Rounding in the price db.

David Carlson david.carlson.417 at gmail.com
Tue Sep 1 21:29:52 EDT 2015


On 9/1/2015 5:13 PM, John Ralls wrote:
>> On Aug 28, 2015, at 8:17 PM, John Ralls <jralls at ceridwen.us> wrote:
>>
>>
>>> On Aug 28, 2015, at 6:43 AM, Geert Janssens <geert.gnucash at kobaltwit.be> wrote:
>>>
>>> On Friday 28 August 2015 08:55:53 John Ralls wrote:
>>>> I’ve pushed a feature branch, single-price, to my Github repo
>>>> (https://github.com/jralls/gnucash <https://github.com/jralls/gnucash>) which covers most of what we’ve
>>>> discussed here. I’m still wrestling with the math of how to sensibly
>>>> handle rounding itself, so what’s there still uses the hard-coded
>>>> 10^6 denom. The branch is from maint because I’d like to put these
>>>> changes in 2.6.8.
>>>>
>>>> The actual changes are explained in the commit notes. In my limited
>>>> testing it appears to work and to provide stability when doing
>>>> multiple transactions with the same exchange rate. Please test some
>>>> more; I’m sure I didn’t think of every possible variation.
>>>>
>>> Hi John,
>>>
>>> Thanks for your work on this.
>>>
>>> From my first tests and reading the code I have the following observations:
>>>
>>> - Let me start with a nit-pick: while reading through the commits I got confused by the return values of check_account and check_edit. They return TRUE if the check fails (that is when anything is not ok to continue with a transfer). From a distance that seems backwards. I usually expect a check function to return TRUE if all checks pass correctly.
>>>
>>> - Next I created a vendor bill, posted it and then paid it in a foreign currency. This also pops up the transfer dialog. I entered a price and continued. This added the price to the db (as expected). Next I remove the payment transaction (from the bank account in the foreign currency) and issue a new payment via the payment dialog, again in the same foreign currency. This time however, I enter a to amount directly (ensuring it would result in a completely different price). Check the price db and note the existing price hasn't changed.
>>>
>>> - The currencies I was playing with are € (from currency) and HKD (to currency). Before your changes my price db listed a HKD security EUR currency. On your branch the code now adds a EUR security in HKD currency. That change is fine in itself. I prefer your normalized way to store (currency) exchange rates in the db. The issue with this however is that F::Q won't return an exchange rate for the new price, while it did (and still does) for the old one.
>>>
>>>> As for the math, here’s the conundrum: I proposed earlier to base the
>>>> rounding on what would make a 1 scu change in the “to” commodity. The
>>>> problems with that idea are that it depends entirely on the amount in
>>>> the “from” commodity and that prices are often quoted in fractions of
>>>> a scu. For example, the Wall Street Journal website quotes the Yen at
>>>> 120.98 to the USD. The Yen’s scu is 1, and the change in the rate to
>>>> make a 1¥ change in the value is different if the USD amount is $10
>>>> from what it would be if the amount was $1000. Carry that to its
>>>> illogical conclusion and we need infinite precision, and that’s
>>>> ignoring the fact that we need infinite precision to exactly
>>>> represent a lot of rational fractions, but since all the real money
>>>> systems use decimal math nowadays that’s not really germane.

Instructions for the task:
Answer these questions using the thread on rounding in the price db.
1. What is the name of the feature branch John Ralls pushed to his Github repo?
2. Which two currencies did Geert Janssens use in his tests?
3. At what rate does the Wall Street Journal website quote the Yen to the USD?
Work only from the price db thread above.

Entries:

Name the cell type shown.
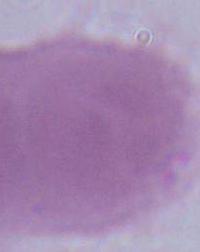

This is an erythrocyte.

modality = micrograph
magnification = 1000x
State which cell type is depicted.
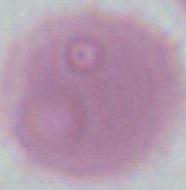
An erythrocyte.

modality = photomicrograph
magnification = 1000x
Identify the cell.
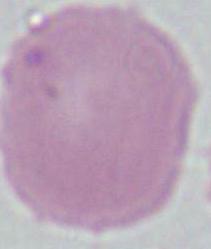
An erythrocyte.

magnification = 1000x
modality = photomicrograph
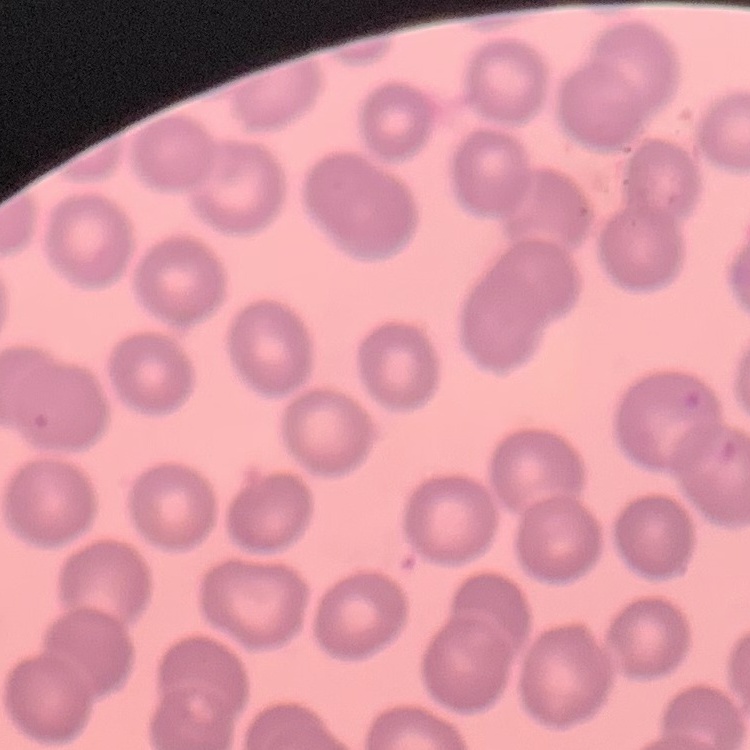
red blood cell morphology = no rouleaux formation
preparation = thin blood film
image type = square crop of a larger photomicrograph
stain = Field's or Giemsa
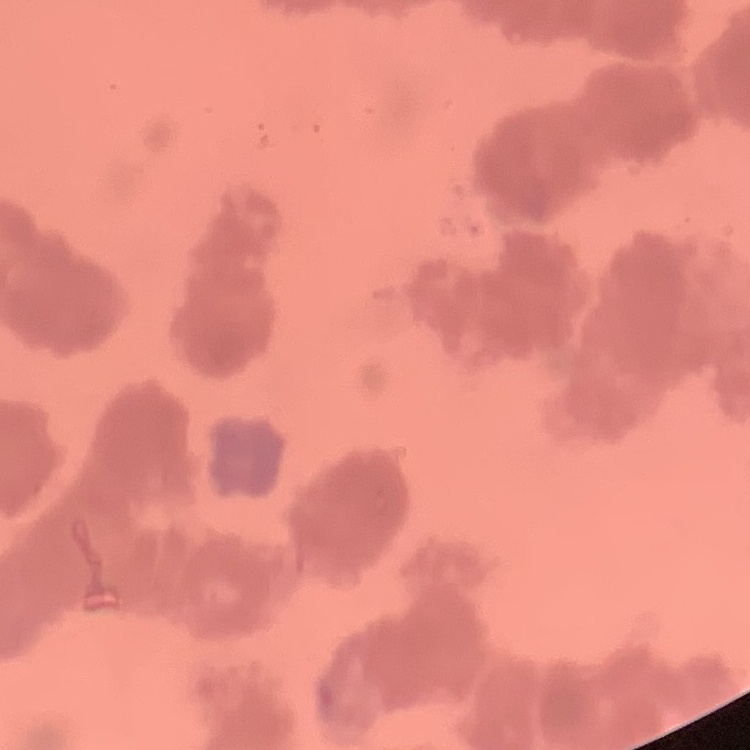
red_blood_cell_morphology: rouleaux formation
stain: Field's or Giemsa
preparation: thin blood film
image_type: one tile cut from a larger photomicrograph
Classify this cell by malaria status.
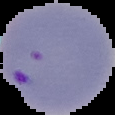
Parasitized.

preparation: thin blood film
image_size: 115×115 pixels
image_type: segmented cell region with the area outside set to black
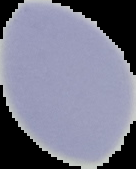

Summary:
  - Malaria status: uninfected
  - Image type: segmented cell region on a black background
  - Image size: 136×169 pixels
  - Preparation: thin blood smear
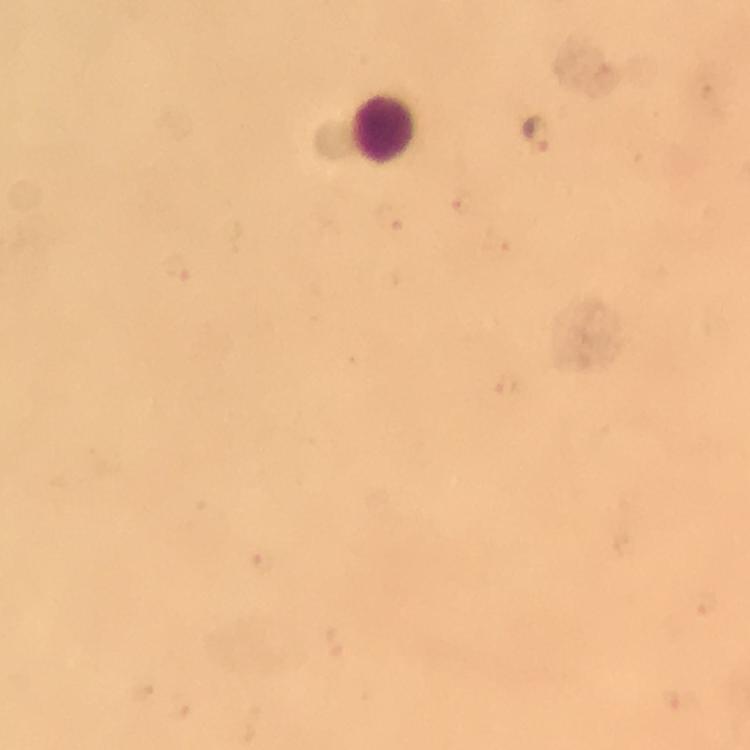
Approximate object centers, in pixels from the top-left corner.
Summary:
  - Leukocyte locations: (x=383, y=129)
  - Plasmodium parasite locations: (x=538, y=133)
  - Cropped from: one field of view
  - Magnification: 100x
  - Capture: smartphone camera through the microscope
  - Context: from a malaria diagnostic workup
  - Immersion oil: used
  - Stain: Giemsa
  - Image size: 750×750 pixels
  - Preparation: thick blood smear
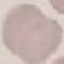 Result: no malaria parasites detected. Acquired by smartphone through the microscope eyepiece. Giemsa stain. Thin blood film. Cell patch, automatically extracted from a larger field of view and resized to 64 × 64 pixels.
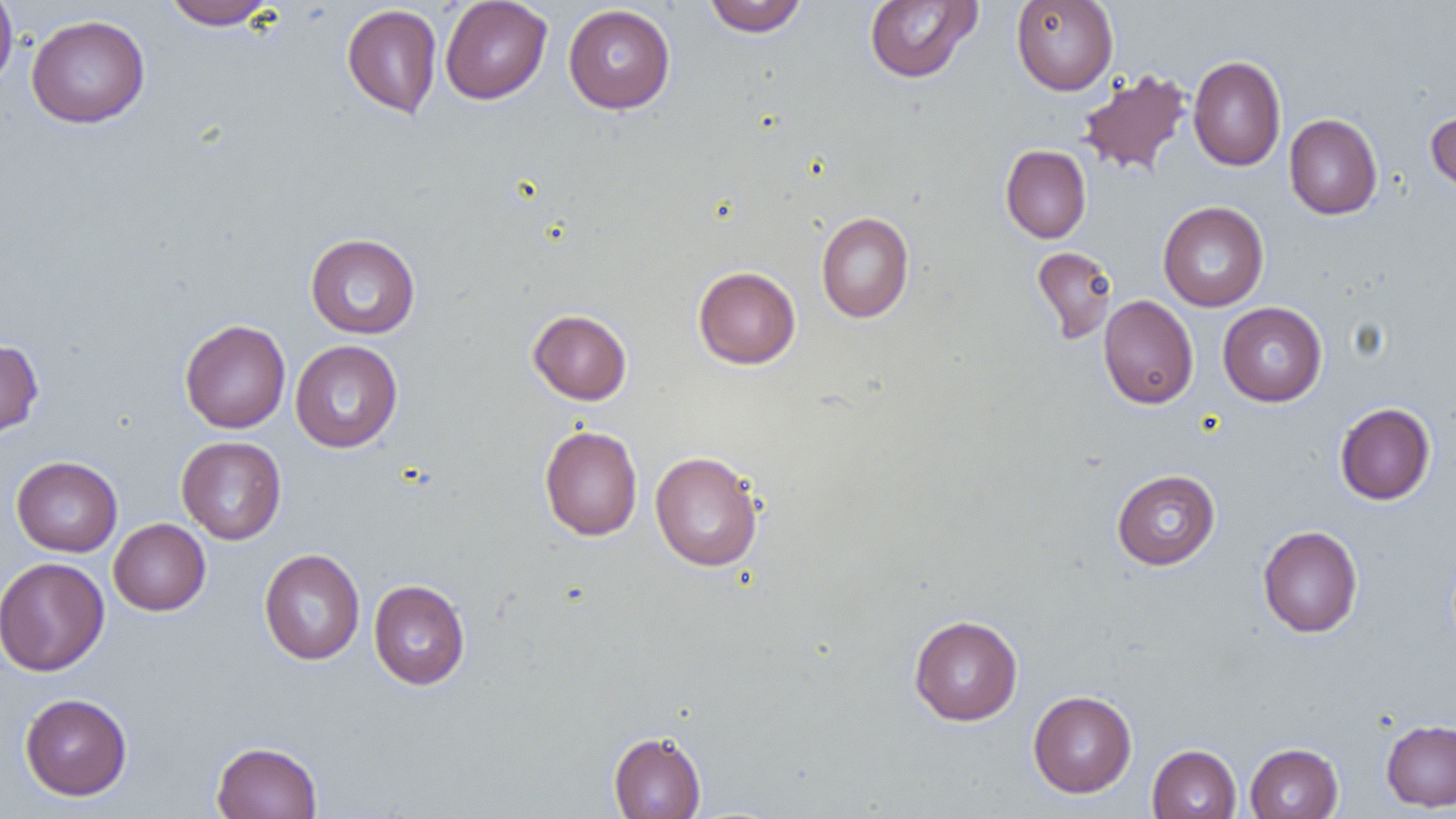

Exercise output:
1. single-price
2. € (EUR) and HKD
3. 120.98